REQUEST 1: Rewrite the watch forum thread between "It used to drive" and "(May 20, 2009)", inclusive, swapping "sub dial hand" for "small dial hand".
REQUEST 2:
Answer these questions about the watch forum thread:
(a) What brand of watch did Stinch buy to use as a desk watch?
(b) At what position on the dial is the small second hand of Stinch's watch?
(c) How many seconds ahead of the other hand was the sub dial hand on joolz's Sekonda before joolz moved it?

EXTRACT:
# Two Second Hands?



## Stinch (Jul 9, 2008)

Anyone know what is the point of the chinese movements with 2 second hands. I've bought a fairly cheap Serkisof as a desk watch. Is it possible to just remove the sweep centre second hand?

Roger


----------



## mel (Dec 6, 2006)

Stinch said:


> Anyone know what is the point of the chinese movements with 2 second hands. I've bought a fairly cheap Serkisof as a desk watch. Is it possible to just remove the sweep centre second hand?
> 
> Roger


Can't say that I've seen one of these, but in theory I don't see why not - mind it might leave an "ugly" bit sticking up in the middle of the handset though? Sometimes come across Timex where this has been done, a 22 non sweep has been replaced with a 22 sweep movement and obviously there's no seconds hand to go onto the new movement. :yes:

Maybe someone else will offer specific advice to the Serkiwhateveritis movement:yes: :lol:


----------



## Shangas (Jan 27, 2008)

You sure it's not a stopwatch hand?


----------



## Stinch (Jul 9, 2008)

Shangas said:


> You sure it's not a stopwatch hand?


No it's definately not a stopwatch. Just has 2 second hands a small one at 6 oclock and a large sweep second hand (& they arent always in synch). Opening the pocket watch you can see they've used a wristwatch movement with a plasic spacer around it. I think it's possibly the same movement as in the cheapie GOER watch that Mel reviewed in the general watch forum.


----------



## joolz (Jan 9, 2004)

I have this Sekonda, it too has two second hands.

It used to drive me nuts as the sub dial hand was 10 seconds ahead of the other until I went inside and moved it.

It's still out but only by a second which I can live with.


----------



## ValvesRule (May 20, 2009)

Stinch,



> they aren't always in synch.


Do they run independantly? I mean, does one gain on the other?

joolz,

How are the day and date indicated? Do the rings revolve, I.E. the day photographed is Wednesday the 28th?


----------

STORED DATA:
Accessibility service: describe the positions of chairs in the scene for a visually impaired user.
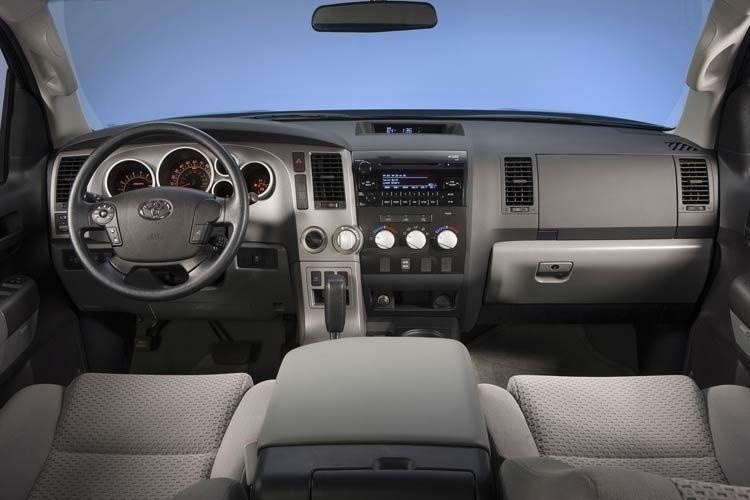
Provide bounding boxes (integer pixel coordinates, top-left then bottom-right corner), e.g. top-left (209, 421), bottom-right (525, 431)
top-left (478, 374), bottom-right (750, 500)
top-left (0, 373), bottom-right (275, 500)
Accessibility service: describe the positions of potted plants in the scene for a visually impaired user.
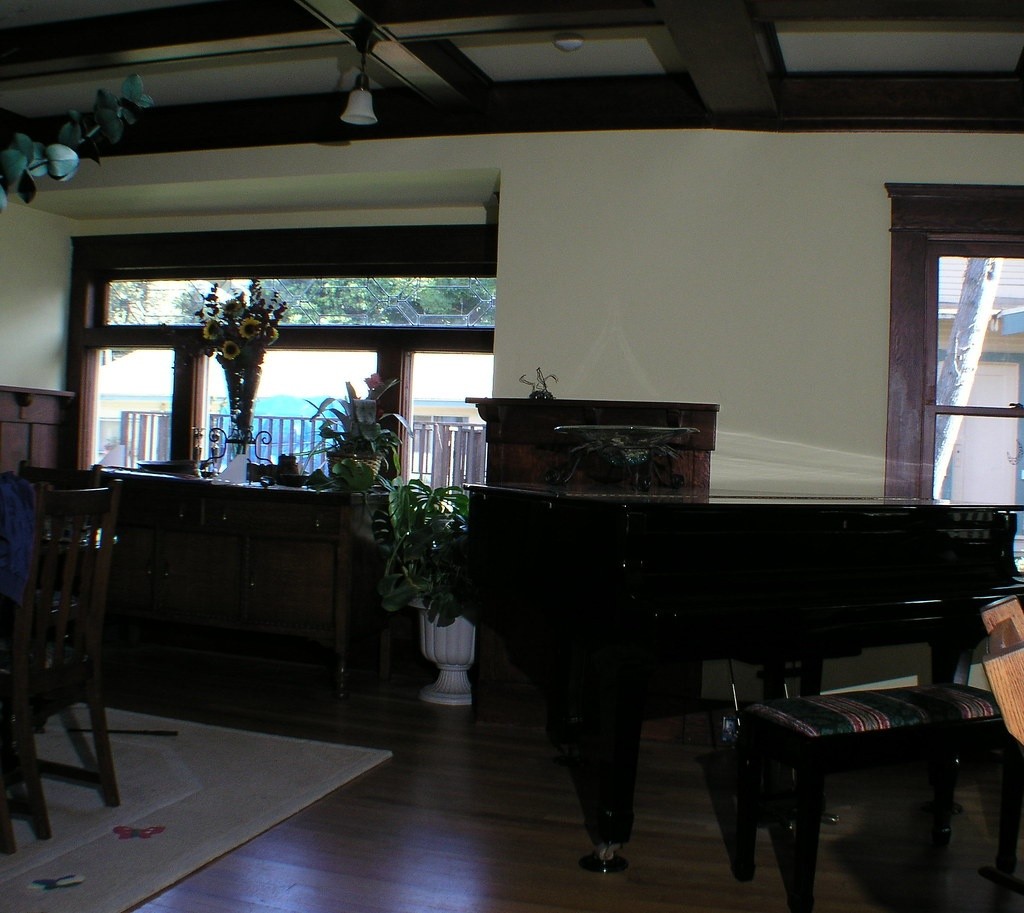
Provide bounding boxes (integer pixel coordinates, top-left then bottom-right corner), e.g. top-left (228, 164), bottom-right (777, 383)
top-left (370, 473), bottom-right (479, 707)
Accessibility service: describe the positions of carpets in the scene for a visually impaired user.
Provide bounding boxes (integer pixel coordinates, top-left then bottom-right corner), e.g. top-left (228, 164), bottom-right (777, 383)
top-left (0, 703), bottom-right (393, 913)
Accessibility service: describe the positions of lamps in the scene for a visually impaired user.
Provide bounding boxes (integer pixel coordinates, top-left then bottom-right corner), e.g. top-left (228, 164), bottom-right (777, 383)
top-left (340, 57), bottom-right (378, 126)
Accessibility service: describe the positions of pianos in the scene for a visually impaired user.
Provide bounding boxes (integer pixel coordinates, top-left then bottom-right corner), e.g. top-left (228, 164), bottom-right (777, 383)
top-left (469, 489), bottom-right (1024, 868)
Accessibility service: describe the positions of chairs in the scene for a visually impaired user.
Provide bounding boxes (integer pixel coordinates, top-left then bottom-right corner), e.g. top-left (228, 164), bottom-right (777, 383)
top-left (0, 478), bottom-right (121, 840)
top-left (15, 459), bottom-right (101, 629)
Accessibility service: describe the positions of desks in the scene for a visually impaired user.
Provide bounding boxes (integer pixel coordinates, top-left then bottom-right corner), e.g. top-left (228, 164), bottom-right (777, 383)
top-left (0, 522), bottom-right (119, 558)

WRITTEN RESPONSE 1:
It used to drive me nuts as the small dial hand was 10 seconds ahead of the other until I went inside and moved it.

It's still out but only by a second which I can live with.


----------



## ValvesRule (May 20, 2009)

WRITTEN RESPONSE 2:
(a) A Serkisof.
(b) At 6 o'clock.
(c) 10 seconds.